Segment Open

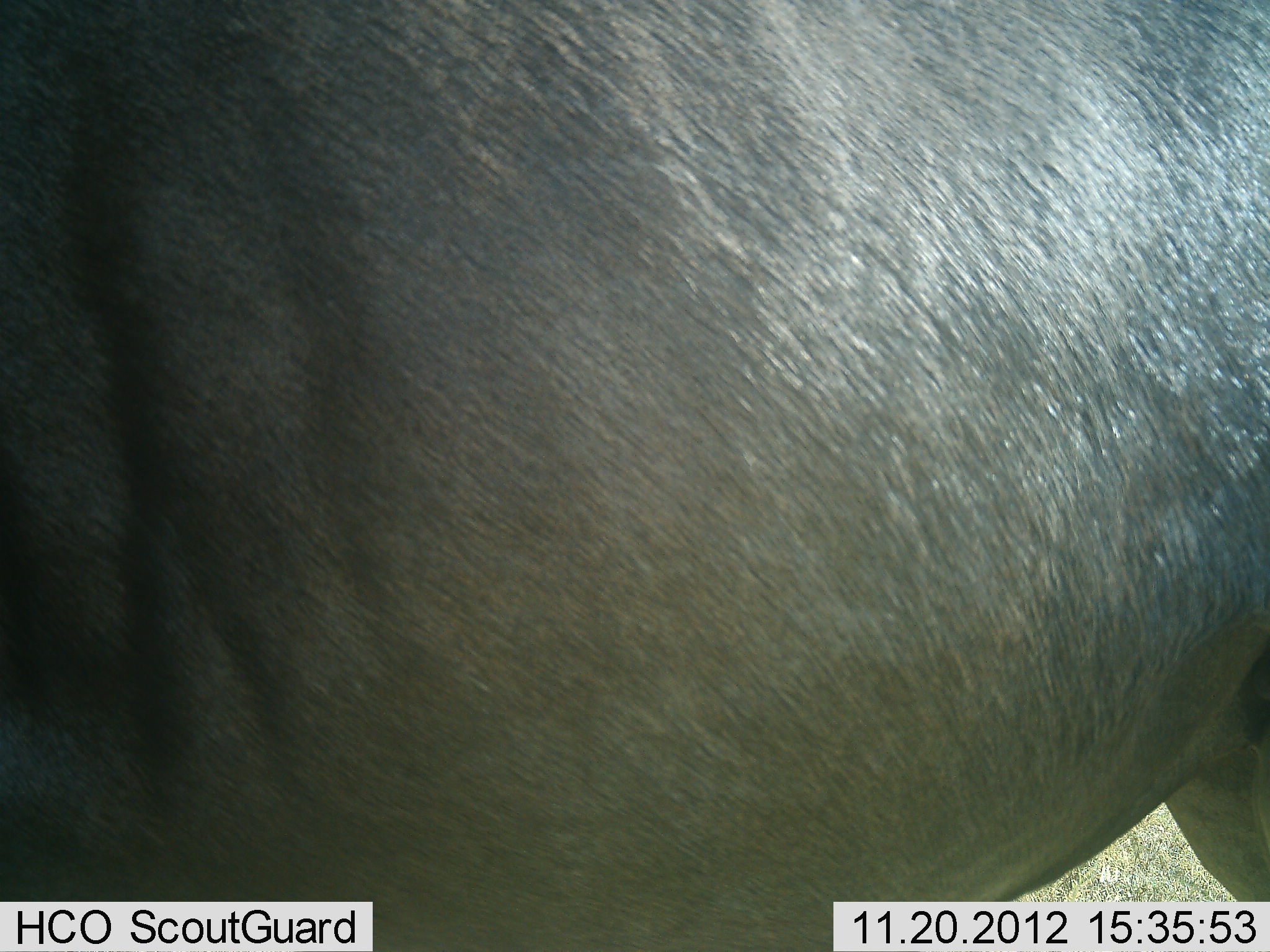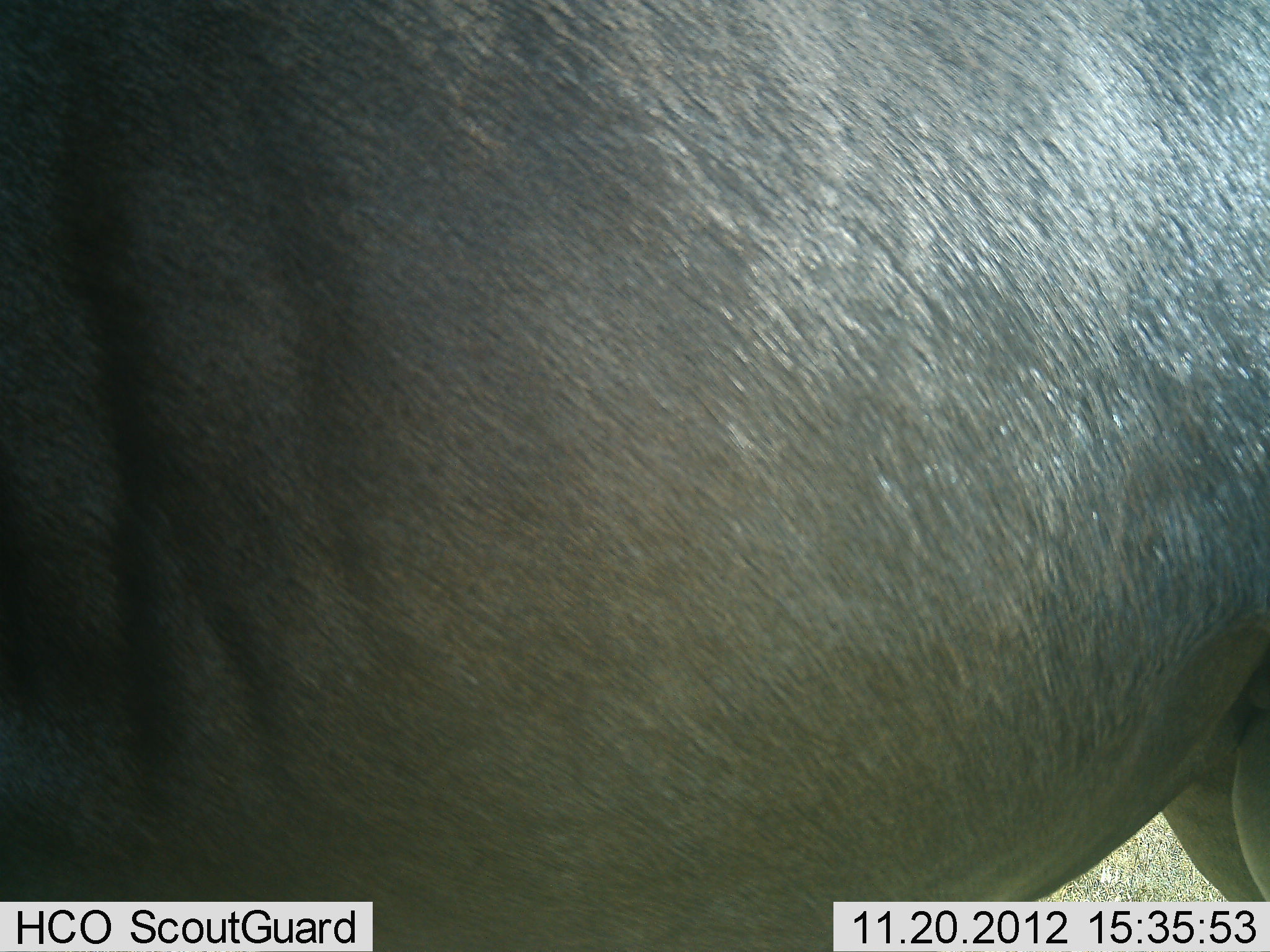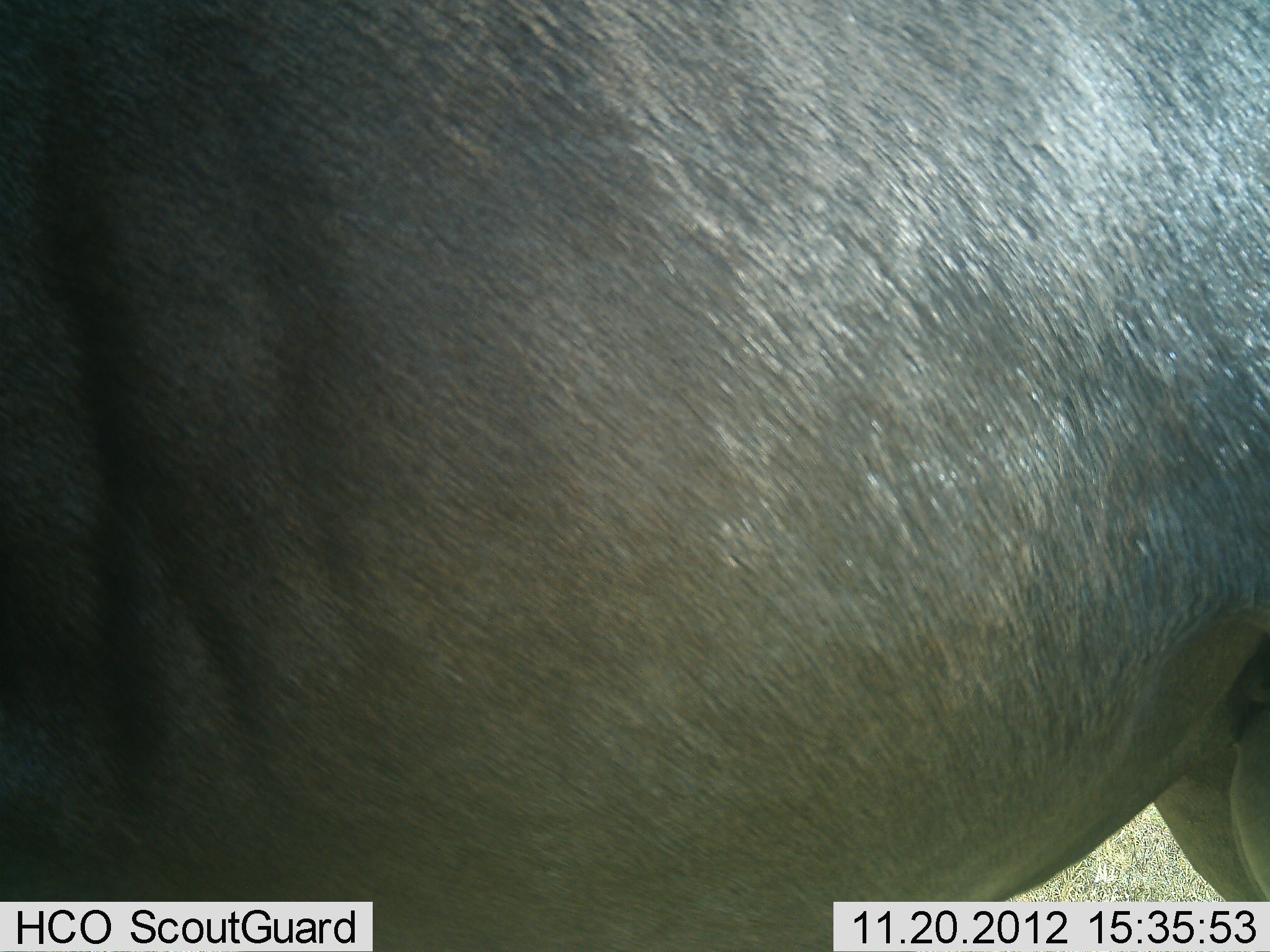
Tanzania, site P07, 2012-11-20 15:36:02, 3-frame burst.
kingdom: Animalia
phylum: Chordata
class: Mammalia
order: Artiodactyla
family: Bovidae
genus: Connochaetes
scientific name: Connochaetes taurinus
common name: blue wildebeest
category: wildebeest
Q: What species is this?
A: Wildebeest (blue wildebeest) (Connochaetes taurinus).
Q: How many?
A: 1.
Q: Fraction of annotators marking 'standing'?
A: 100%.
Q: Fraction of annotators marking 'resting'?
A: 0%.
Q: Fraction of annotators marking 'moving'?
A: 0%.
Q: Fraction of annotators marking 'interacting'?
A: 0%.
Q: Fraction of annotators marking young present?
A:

Segment Closed

— Task description —
Every line in the data above that contains the word "marking" counts; report how many there are and nothing more.

— Expected answer —
5